··· Exercise input

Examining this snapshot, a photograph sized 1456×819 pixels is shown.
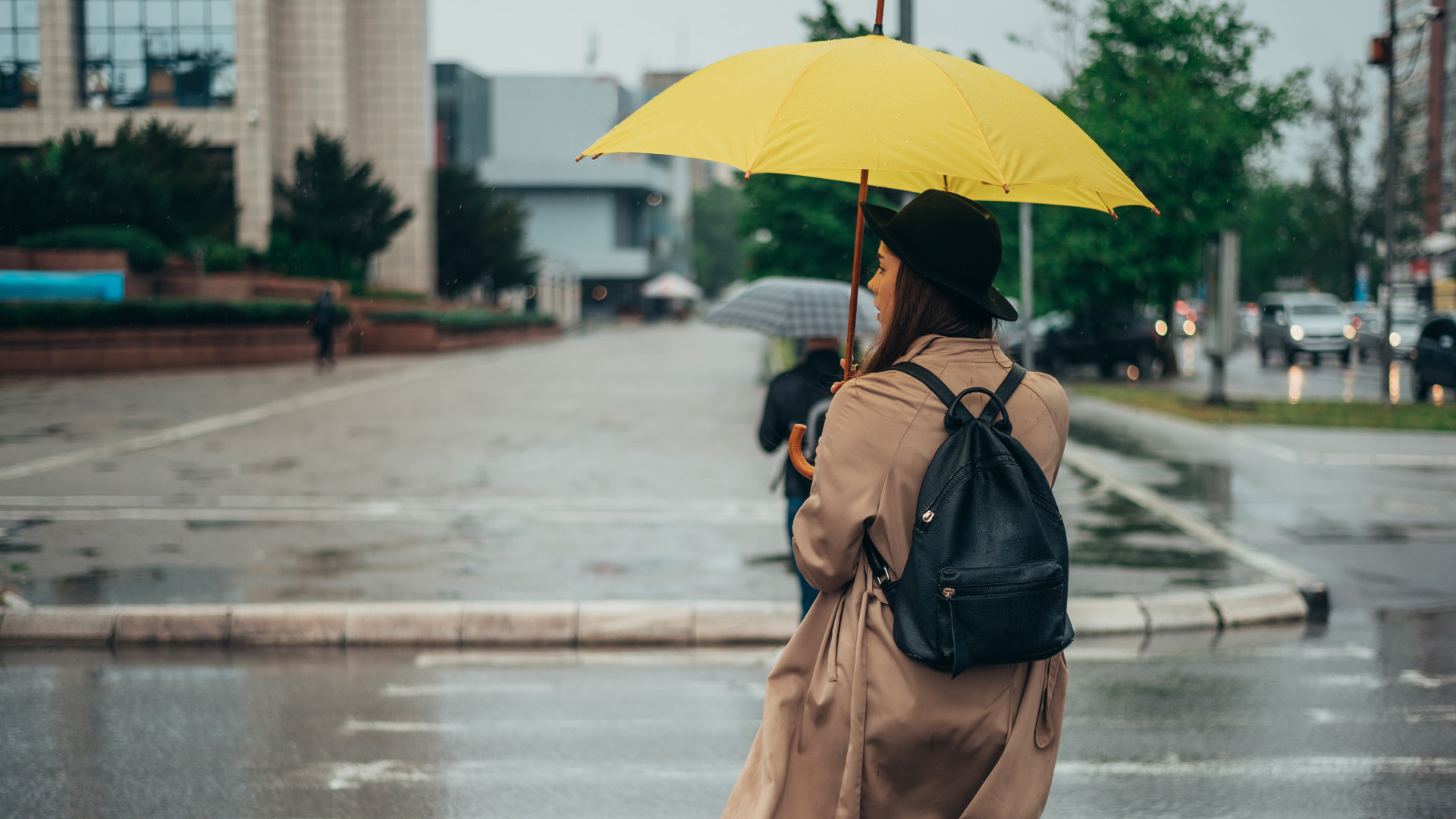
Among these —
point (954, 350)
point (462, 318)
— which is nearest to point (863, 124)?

······

Copy the listing above word for word, omitting the picture.

▶ **Correct result**:
Examining this snapshot, a photograph sized 1456×819 pixels is shown.
Among these —
point (954, 350)
point (462, 318)
— which is nearest to point (863, 124)?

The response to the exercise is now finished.